Soit. Mais de tels rapprochements laissent sur un certain sentiment de frivolité. Il faut donc se hâter de ne pas s’en tenir là. Cicéron voyait dans l’Histoire une « maîtresse de vie. » L’historien grec Polybe écrivait, au IIe siècle avant Jésus Christ: « L’étude de l’Histoire constitue la meilleure préparation au gouvernement de l’Etat et la discipline entre toutes capable de nous exhorter à supporter avec constance les caprices de la Fortune. »
Au-delà du dérisoire, c’est un sujet digne d’attention que la manière dont les hommes d’Etat plient le passé au service de leur réflexion et de leur action. Chacun s’avance dans l’arène armé de sa culture historique propre. Et il en nourrit forcément sa rhétorique et sa conviction quand il parle à ses sujets ou à ses concitoyens – depuis que la République a assuré ses assises.
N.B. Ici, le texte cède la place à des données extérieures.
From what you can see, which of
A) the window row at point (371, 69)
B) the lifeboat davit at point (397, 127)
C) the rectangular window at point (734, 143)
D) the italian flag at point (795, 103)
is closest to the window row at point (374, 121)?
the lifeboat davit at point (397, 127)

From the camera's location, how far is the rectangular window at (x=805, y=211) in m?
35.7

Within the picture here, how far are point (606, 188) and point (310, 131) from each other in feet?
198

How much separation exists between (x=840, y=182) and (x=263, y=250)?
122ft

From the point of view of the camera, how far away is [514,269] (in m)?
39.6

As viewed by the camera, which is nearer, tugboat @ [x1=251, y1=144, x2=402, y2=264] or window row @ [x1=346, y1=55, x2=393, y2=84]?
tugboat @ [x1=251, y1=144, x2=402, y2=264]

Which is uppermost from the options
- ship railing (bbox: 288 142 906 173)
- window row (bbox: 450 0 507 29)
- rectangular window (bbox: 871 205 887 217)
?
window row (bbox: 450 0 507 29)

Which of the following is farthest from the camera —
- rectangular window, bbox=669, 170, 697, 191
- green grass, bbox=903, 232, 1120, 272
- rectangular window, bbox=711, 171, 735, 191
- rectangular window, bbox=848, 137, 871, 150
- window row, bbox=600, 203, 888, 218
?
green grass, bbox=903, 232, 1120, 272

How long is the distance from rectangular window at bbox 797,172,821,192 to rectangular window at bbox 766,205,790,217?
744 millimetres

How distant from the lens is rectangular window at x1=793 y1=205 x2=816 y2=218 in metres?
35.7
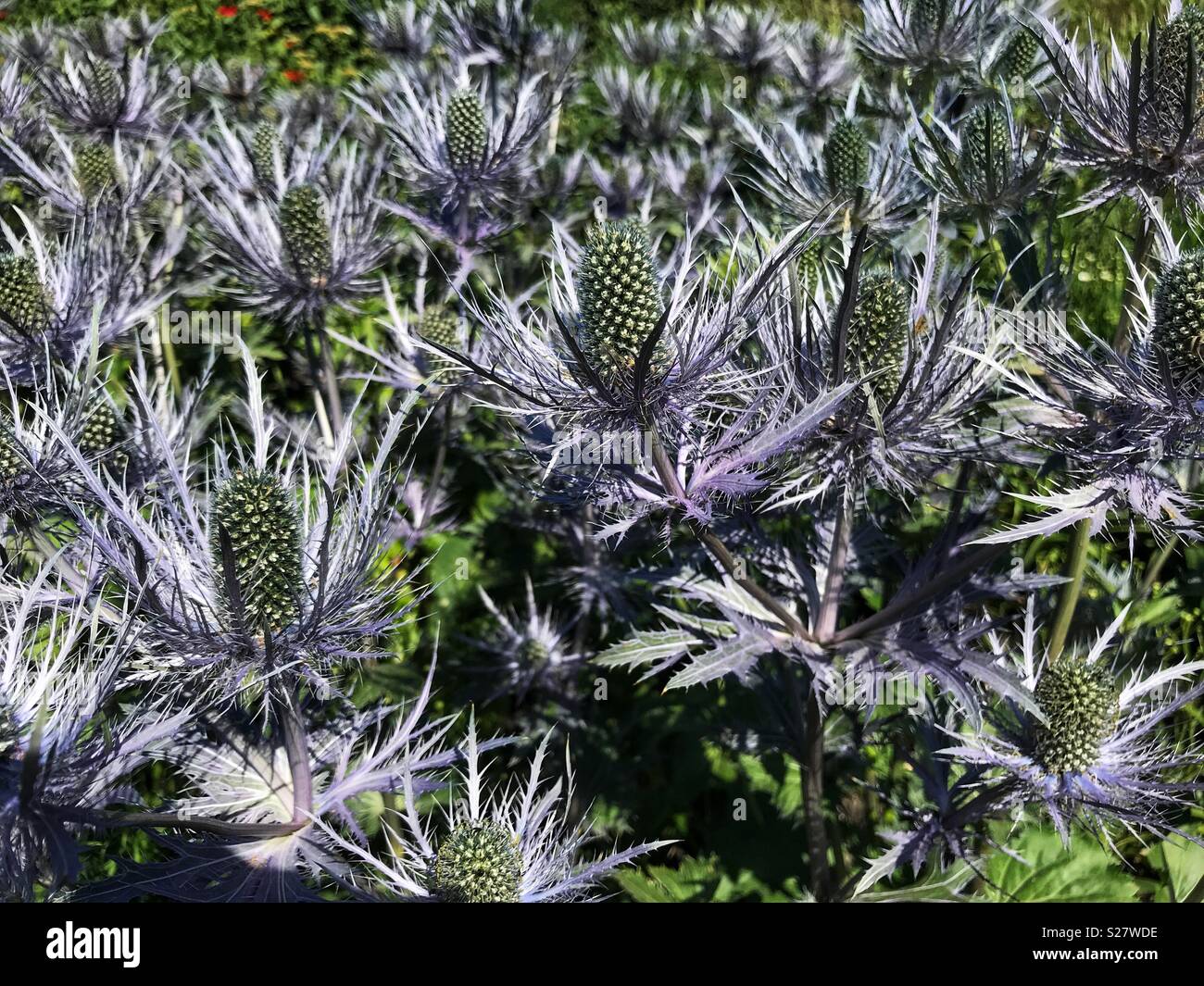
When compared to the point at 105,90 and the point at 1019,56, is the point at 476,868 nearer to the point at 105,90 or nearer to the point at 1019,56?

Il peut, au demeurant, s’en trouver égaré. Dans ses Souvenirs, Tocqueville explique que le roi Louis-Philippe, dans l’action malheureuse qui a amené sa chute, en février 1848, a été égaré par « cette lueur trompeuse que jette l’histoire des faits antérieurs sur le temps présent ». « On s’appuie sur l’Histoire, mais l’Histoire n’est pas notre code, s’écriait déjà le pasteur Rabaut Saint-Etienne, député à l’Assemblée constituante, au début de la Révolution. Nous devons nous défier de la manie de prouver ce qui doit se faire par ce qui s'est fait, car c'est précisément de ce qui s'est fait que nous nous plaignons".
Et cependant on aperçoit aussi quelle force l’action peut tirer de la connaissance du passé. Rien qui s’en déduise automatiquement – mais quel avantage, pour éclairer la complexité de toute conjoncture, que de pouvoir « lisser » la courbe de l’actualité ! Rien de plus efficace pour aider à faire le départ entre l’essentiel et l’accessoire. Rien de plus utile pour différencier un acte dont les conséquences dureront en profondeur et la réaction spasmodique à un épisode qu’un souffle emportera.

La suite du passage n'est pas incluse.